The movie’s never really about spring break. Spring break is more a metaphor than anything else. After the characters get to Florida and start partying, everything shifts. They are taken off the beach to the other side of town, to the non-touristy places, the dangerous areas. Spring break represents their dream of freedom, their dream of abandoning responsibility.
How did financing Spring Breakers compare to producing previous projects?
There are different variables, but financing is always the same and it’s never exciting. I wrote the script, got these actors, said, “Look, I need the money,” and someone gave it to me.
Sometimes I think about Spring Breakers and I can’t believe it really actually exists. That’s what surprises me most about this film: the miracle of its existence. There were so many people along the way who said it wouldn’t be able to happen, especially not with the cast that got involved. That you couldn’t see these actresses in these situations in these places; or that you had to shoot everything in a studio on a backlot; or that you had to do this or that. People tell you all the time what you can’t do. It’s everyone’s favorite pastime.
What brought you to filmmaking?
My parents got a hot tub at the house where we lived in Nashville when I was about 16, a sophomore in high school. It only worked for, like, one season, but for a little while, this hot tub worked. One time when it was cold out, I was in there talking with my dad and he asked me what I really liked in life. The only thing I could think was movies, so I talked about that. As I was talking, I thought, “Maybe that’s something that I could do.”
My dad loved movies, so we watched lots of films growing up. I lived near Vanderbilt University where the Sarratt Cinema had $2.00 double features. I would go after school while my parents were at work, or I would skateboard over with friends. That’s where I first saw W.C. Fields movies, Marx Brothers movies and Fassbinder films for the first time.
Fassbinder is an interesting touchstone in a way in terms of this hyperreality; emotionally truthful and yet veering off into this kind of crazy place.
The honest truth is that a long time ago, I stopped thinking about other movies. The longer I’ve made movies, the less I think about other films — in a conscious way, anyway.
When I was young, I was much more of a cinephile than I am now. Making films as a kid, it was important for me to think about other directors; I was voracious. At one point, that was what I cared most about. I was 19 or 20 when I wrote Kids, and at that point, I watched a lot of teen movies with nonactors — like Los Olvidados, the Buñuel film; or The Bowery Boys with Huntz Hall and Leo Gorcey; and one of my favorite movies ever is the Hector Babenco film Pixote, about Brazilian street kids in and out of prisons. Pixote really is one of the most fantastic — that movie’s like magic. The boy who starred in it was murdered, I think, by police death squads after the film came out.

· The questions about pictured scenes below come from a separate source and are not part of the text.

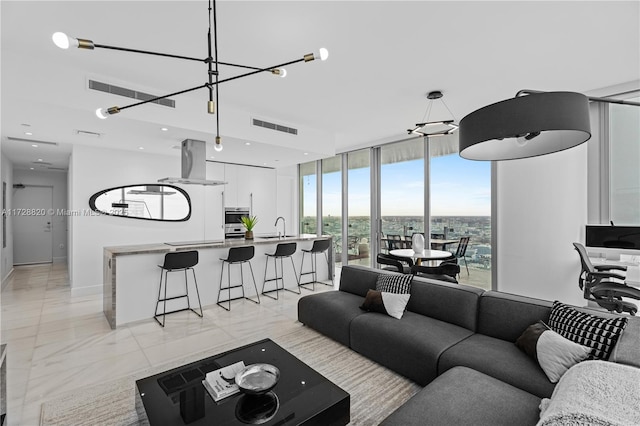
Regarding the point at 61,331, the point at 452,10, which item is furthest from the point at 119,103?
the point at 452,10

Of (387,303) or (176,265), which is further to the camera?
(176,265)

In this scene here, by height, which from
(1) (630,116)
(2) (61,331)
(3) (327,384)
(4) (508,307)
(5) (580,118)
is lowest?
(2) (61,331)

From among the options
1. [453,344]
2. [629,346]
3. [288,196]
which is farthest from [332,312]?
[288,196]

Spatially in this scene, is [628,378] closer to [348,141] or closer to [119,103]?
[119,103]

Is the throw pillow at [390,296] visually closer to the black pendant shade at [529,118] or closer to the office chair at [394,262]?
the office chair at [394,262]

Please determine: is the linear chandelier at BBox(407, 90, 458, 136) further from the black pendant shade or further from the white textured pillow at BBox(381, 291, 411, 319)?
the black pendant shade

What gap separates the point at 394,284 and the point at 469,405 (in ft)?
5.37

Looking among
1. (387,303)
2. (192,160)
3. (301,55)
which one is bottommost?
(387,303)

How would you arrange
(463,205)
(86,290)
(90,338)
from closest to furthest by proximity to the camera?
1. (90,338)
2. (86,290)
3. (463,205)

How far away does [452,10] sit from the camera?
247 centimetres

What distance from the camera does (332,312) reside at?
3.32 m

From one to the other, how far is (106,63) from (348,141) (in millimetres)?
4513

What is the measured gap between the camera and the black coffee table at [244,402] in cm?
163

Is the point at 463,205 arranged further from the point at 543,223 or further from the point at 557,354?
the point at 557,354
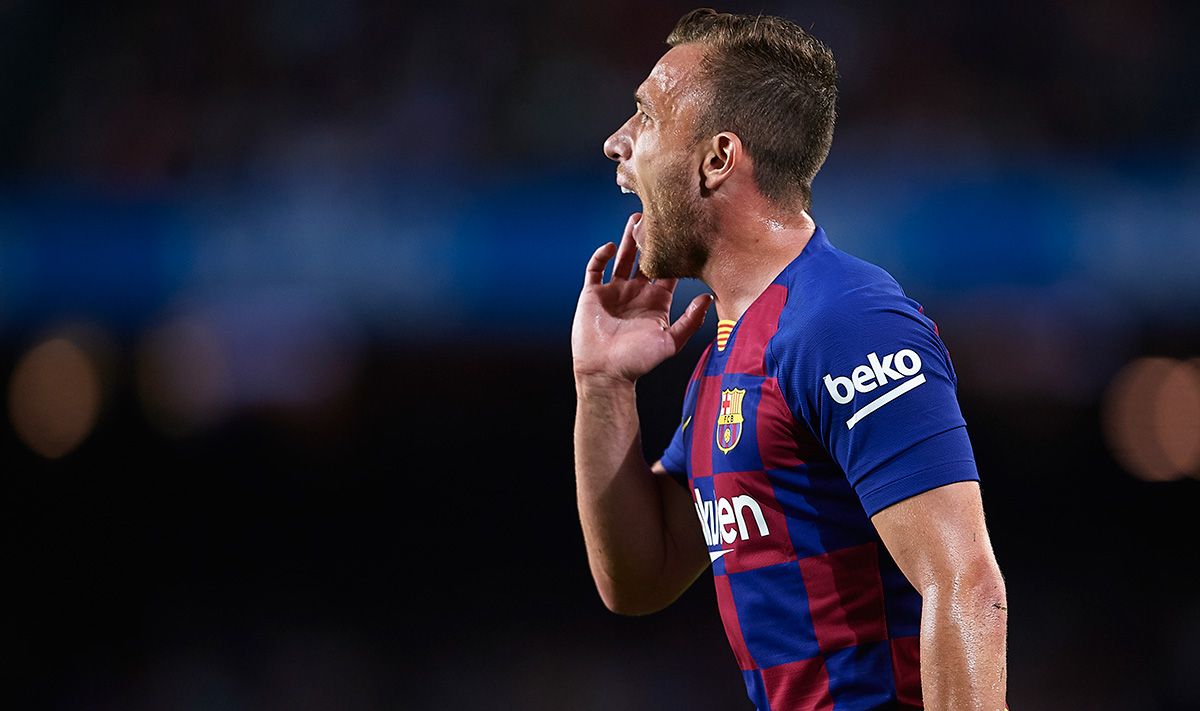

Now I don’t watch even a tenth of the number of movies that I did then. It’s rare that I consciously reference anything anymore. At some point, I just stopped thinking about everyone else. All the films and music and books and everything that I love in life are in me. I try to create from a place that’s more personal, a place within myself. It’s like food you eat that helps you grow; the people and places and great works that you experience all push you in a certain direction. And then, I invent the rest.